提示文:
────────────────
[1.3]着物のキホン:その参【素材・製法】
その壱・その弐で「和装の基本構成パーツ」をご紹介しました。すでに色々あって大変ですが、あまり難しく考えず「基本のカタチ」だけをまずは活用すればよいかと思います。
ということで、まずは復習を。
男性の和装の場合、
【襦袢】(見せ下着扱いの下重ね着)を着て、
→その上に【長着】(着物の本体)を着て、
→【角帯】(女性よりは細めのベルト機能を果たすもの)を締め、
→足元に【足袋】(ソックス)を履かせて、
→【下駄】か【草履】を履かせる。これでOKです。
改まった感じを出したいならば、その上に【羽織】(ジャケット扱い)をはおらせ、長着の上から【袴】(ボトムズ扱い)を着用する。
────────────────
提供データ:

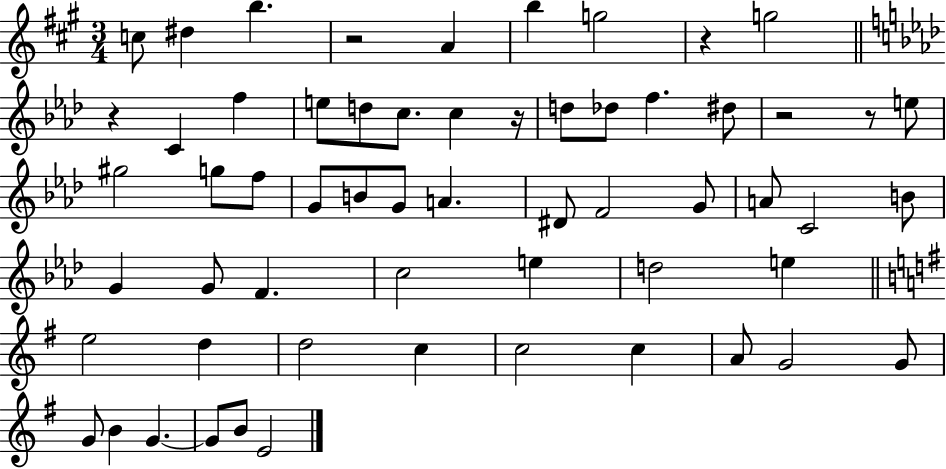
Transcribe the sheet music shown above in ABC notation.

X:1
T:Untitled
M:3/4
L:1/4
K:A
c/2 ^d b z2 A b g2 z g2 z C f e/2 d/2 c/2 c z/4 d/2 _d/2 f ^d/2 z2 z/2 e/2 ^g2 g/2 f/2 G/2 B/2 G/2 A ^D/2 F2 G/2 A/2 C2 B/2 G G/2 F c2 e d2 e e2 d d2 c c2 c A/2 G2 G/2 G/2 B G G/2 B/2 E2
────────────────
課題:
提示文の「ということで、まずは復習を。」から「(ボトムズ扱い)を着用する。」までを、両端の語句も含めて一字一句変えずに書き写してください。

解答:
ということで、まずは復習を。
男性の和装の場合、
【襦袢】(見せ下着扱いの下重ね着)を着て、
→その上に【長着】(着物の本体)を着て、
→【角帯】(女性よりは細めのベルト機能を果たすもの)を締め、
→足元に【足袋】(ソックス)を履かせて、
→【下駄】か【草履】を履かせる。これでOKです。
改まった感じを出したいならば、その上に【羽織】(ジャケット扱い)をはおらせ、長着の上から【袴】(ボトムズ扱い)を着用する。